Reproduce verbatim the portion of the listing that begins with the line containing "Is [117,268] evidently" and continues through the final line of the listing, inclusive of both.
━━ Provided entries ━━
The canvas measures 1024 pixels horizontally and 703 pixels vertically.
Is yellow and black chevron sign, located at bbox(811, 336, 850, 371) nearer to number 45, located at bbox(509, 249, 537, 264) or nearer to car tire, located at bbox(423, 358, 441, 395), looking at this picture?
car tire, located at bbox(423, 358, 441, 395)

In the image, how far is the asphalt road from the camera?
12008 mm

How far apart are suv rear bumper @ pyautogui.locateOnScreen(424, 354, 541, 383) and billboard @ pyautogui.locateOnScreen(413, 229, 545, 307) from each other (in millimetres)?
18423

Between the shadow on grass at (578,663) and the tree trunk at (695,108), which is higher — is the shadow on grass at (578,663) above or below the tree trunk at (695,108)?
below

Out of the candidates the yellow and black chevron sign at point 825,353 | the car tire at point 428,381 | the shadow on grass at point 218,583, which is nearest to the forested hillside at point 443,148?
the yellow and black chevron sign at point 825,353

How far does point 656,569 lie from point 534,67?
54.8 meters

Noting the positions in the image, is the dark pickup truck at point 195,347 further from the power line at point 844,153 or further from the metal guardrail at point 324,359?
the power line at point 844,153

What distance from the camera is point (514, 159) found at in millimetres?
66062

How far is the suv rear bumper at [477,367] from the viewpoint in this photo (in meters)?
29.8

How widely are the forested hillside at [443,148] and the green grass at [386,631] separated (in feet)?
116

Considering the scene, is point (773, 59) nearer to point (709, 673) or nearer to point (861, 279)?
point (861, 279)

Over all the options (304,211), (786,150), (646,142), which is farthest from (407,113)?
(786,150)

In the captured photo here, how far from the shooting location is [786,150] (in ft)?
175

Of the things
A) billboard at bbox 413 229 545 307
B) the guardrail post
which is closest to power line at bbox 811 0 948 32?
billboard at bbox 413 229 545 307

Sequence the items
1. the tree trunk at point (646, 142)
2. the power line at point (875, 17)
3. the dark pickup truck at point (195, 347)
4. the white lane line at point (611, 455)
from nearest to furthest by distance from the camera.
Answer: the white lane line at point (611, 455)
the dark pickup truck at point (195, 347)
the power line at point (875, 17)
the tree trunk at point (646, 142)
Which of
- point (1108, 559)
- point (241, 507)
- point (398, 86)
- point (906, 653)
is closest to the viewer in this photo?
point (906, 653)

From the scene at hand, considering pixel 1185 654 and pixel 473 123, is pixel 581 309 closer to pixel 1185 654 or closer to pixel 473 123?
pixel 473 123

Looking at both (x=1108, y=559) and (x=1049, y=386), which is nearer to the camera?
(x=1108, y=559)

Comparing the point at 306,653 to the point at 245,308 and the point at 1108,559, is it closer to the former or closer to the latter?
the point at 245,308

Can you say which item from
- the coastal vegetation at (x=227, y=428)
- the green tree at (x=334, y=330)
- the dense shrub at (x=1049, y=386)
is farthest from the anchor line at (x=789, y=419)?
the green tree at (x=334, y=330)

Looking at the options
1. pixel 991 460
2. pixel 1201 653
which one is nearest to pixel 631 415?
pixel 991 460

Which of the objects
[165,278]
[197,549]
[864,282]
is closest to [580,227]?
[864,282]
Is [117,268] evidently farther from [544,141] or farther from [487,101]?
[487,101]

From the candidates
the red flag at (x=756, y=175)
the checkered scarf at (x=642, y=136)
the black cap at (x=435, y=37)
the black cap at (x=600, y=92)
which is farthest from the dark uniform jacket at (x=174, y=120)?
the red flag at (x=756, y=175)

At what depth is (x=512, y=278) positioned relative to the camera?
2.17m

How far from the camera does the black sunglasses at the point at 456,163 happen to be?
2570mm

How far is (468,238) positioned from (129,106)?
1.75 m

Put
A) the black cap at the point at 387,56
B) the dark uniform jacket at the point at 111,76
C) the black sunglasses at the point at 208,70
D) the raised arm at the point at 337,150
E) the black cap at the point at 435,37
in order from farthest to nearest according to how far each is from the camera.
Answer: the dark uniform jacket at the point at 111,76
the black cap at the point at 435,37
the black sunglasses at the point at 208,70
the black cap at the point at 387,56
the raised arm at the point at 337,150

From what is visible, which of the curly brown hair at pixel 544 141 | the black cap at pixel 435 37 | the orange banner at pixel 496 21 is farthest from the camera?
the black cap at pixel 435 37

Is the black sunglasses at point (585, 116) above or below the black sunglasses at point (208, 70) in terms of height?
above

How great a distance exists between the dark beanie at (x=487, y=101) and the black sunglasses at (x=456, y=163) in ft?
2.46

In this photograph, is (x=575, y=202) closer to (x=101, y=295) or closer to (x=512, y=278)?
━━━
§ **Result for this exercise**
Is [117,268] evidently farther from [544,141] or farther from [487,101]?
[487,101]

From the candidates
the red flag at (x=756, y=175)
the checkered scarf at (x=642, y=136)
the black cap at (x=435, y=37)
the black cap at (x=600, y=92)
which is farthest from the dark uniform jacket at (x=174, y=120)?
the red flag at (x=756, y=175)

At what depth is (x=512, y=278) positioned relative to the camera?
2.17m

How far from the camera does the black sunglasses at the point at 456,163 happen to be?
2570mm

How far is (468,238) positioned from (129,106)?
1.75 m

Put
A) the black cap at the point at 387,56
B) the dark uniform jacket at the point at 111,76
C) the black sunglasses at the point at 208,70
D) the raised arm at the point at 337,150
E) the black cap at the point at 435,37
in order from farthest to nearest according to how far each is from the camera.
Answer: the dark uniform jacket at the point at 111,76
the black cap at the point at 435,37
the black sunglasses at the point at 208,70
the black cap at the point at 387,56
the raised arm at the point at 337,150

From what is visible, which of the curly brown hair at pixel 544 141 | the black cap at pixel 435 37 | the orange banner at pixel 496 21 is farthest from the camera?
the black cap at pixel 435 37

Is the black sunglasses at point (585, 116) above or below the black sunglasses at point (208, 70) in terms of height?
above

How great a distance exists between the dark beanie at (x=487, y=101) and the black sunglasses at (x=456, y=163) in ft?
2.46

In this photograph, is (x=575, y=202) closer to (x=101, y=295) or closer to (x=512, y=278)?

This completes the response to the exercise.